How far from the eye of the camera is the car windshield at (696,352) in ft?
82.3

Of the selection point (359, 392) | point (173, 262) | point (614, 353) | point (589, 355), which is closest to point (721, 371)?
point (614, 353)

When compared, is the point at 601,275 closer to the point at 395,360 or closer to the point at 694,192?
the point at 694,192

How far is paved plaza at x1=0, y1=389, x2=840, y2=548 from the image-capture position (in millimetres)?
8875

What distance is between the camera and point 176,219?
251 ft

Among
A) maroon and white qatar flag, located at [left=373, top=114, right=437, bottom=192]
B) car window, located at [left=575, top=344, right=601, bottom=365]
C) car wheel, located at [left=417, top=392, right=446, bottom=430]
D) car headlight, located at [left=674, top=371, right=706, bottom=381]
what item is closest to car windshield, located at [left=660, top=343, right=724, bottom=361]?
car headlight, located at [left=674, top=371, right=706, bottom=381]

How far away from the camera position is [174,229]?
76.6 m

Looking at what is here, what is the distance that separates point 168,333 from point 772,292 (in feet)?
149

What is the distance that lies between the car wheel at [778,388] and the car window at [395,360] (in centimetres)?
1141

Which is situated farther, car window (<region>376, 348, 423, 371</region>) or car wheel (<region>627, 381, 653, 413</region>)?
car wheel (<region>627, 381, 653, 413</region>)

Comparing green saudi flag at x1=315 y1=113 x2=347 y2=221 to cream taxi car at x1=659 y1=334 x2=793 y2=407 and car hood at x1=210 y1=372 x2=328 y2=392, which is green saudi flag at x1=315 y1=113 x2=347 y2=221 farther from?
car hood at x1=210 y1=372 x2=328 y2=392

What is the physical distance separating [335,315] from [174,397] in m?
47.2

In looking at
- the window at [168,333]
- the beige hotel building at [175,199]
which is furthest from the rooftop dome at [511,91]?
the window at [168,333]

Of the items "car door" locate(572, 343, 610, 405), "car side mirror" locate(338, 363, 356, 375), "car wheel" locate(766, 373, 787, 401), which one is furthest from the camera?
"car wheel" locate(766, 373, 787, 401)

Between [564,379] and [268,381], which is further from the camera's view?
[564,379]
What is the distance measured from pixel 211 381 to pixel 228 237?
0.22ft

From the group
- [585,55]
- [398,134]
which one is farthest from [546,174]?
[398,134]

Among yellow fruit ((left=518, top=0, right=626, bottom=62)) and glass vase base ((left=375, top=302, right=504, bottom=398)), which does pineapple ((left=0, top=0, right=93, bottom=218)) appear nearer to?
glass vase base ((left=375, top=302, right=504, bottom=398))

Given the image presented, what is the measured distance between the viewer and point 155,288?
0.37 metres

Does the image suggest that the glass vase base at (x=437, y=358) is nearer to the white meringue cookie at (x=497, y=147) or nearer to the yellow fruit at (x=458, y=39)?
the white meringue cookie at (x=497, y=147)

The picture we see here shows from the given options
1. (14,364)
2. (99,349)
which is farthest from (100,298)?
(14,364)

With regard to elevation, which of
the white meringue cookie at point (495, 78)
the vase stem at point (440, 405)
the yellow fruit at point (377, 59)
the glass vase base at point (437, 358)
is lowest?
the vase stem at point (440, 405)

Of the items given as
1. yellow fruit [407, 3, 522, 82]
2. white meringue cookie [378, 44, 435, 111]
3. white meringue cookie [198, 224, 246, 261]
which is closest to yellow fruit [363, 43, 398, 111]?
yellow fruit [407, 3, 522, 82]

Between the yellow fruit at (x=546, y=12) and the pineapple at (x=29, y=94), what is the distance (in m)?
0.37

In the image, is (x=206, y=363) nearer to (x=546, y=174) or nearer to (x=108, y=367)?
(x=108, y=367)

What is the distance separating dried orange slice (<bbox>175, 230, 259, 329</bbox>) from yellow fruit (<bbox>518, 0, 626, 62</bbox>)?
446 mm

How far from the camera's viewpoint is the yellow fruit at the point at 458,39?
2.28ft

Aim of the task:
Reproduce the full listing word for word.

Solution for this task:
How far from the eye of the camera is the car windshield at (696,352) in ft?
82.3

Of the selection point (359, 392) | point (173, 262) | point (614, 353) | point (589, 355), which is closest to point (721, 371)?
point (614, 353)

When compared, is the point at 601,275 closer to the point at 395,360 or closer to the point at 694,192?
the point at 694,192

How far is paved plaza at x1=0, y1=389, x2=840, y2=548 from the image-capture position (in millimetres)?
8875

What distance is between the camera and point 176,219?
251 ft

Among
A) maroon and white qatar flag, located at [left=373, top=114, right=437, bottom=192]
B) car window, located at [left=575, top=344, right=601, bottom=365]
C) car wheel, located at [left=417, top=392, right=446, bottom=430]
D) car headlight, located at [left=674, top=371, right=706, bottom=381]
what item is closest to car windshield, located at [left=660, top=343, right=724, bottom=361]?
car headlight, located at [left=674, top=371, right=706, bottom=381]

How far away from the camera position is [174,229]?
76.6 m

Looking at what is here, what is the distance that separates point 168,333 from point 772,292 (in feet)?
149

What is the distance that lies between the car wheel at [778,388] and the car window at [395,360] (in centimetres)?
1141

Which is situated farther, car window (<region>376, 348, 423, 371</region>) or car wheel (<region>627, 381, 653, 413</region>)?
car wheel (<region>627, 381, 653, 413</region>)

Comparing green saudi flag at x1=315 y1=113 x2=347 y2=221 to cream taxi car at x1=659 y1=334 x2=793 y2=407 and car hood at x1=210 y1=372 x2=328 y2=392, which is green saudi flag at x1=315 y1=113 x2=347 y2=221 farther from?
car hood at x1=210 y1=372 x2=328 y2=392

What is the physical distance separating [335,315] from [174,397] in m?
47.2

In looking at
- the window at [168,333]
- the beige hotel building at [175,199]
which is furthest from the rooftop dome at [511,91]?
the window at [168,333]

Of the items "car door" locate(572, 343, 610, 405), "car side mirror" locate(338, 363, 356, 375), "car wheel" locate(766, 373, 787, 401), which one is furthest from the camera?
"car wheel" locate(766, 373, 787, 401)

Between [564,379] and [268,381], which is further from the camera's view?
[564,379]
What is the distance measured from pixel 211 381 to pixel 228 237?
0.22ft

From the group
- [585,55]
- [398,134]
which one is farthest from [546,174]?
[398,134]

Among yellow fruit ((left=518, top=0, right=626, bottom=62)) and glass vase base ((left=375, top=302, right=504, bottom=398)), which does pineapple ((left=0, top=0, right=93, bottom=218)) appear nearer to?
glass vase base ((left=375, top=302, right=504, bottom=398))

Given the image presented, what is the measured distance between the viewer and point 155,288?
0.37 metres

Does the image suggest that the glass vase base at (x=437, y=358) is nearer to the white meringue cookie at (x=497, y=147) or nearer to the yellow fruit at (x=458, y=39)?
the white meringue cookie at (x=497, y=147)

The picture we see here shows from the given options
1. (14,364)
2. (99,349)
which is farthest from (100,298)?
(14,364)

With regard to elevation, which of
the white meringue cookie at point (495, 78)
the vase stem at point (440, 405)
the yellow fruit at point (377, 59)
the glass vase base at point (437, 358)
is lowest?
the vase stem at point (440, 405)

Of the items given as
1. yellow fruit [407, 3, 522, 82]
2. white meringue cookie [378, 44, 435, 111]
3. white meringue cookie [198, 224, 246, 261]
which is closest to yellow fruit [363, 43, 398, 111]?
yellow fruit [407, 3, 522, 82]

Between the yellow fruit at (x=546, y=12) and the pineapple at (x=29, y=94), what is the distance (in m)?
0.37

In the image, is (x=206, y=363) nearer to (x=546, y=174) or nearer to (x=108, y=367)?
(x=108, y=367)

What is the distance separating dried orange slice (<bbox>175, 230, 259, 329</bbox>) from yellow fruit (<bbox>518, 0, 626, 62</bbox>)?
446 mm

How far from the camera's viewpoint is the yellow fruit at the point at 458,39?
2.28ft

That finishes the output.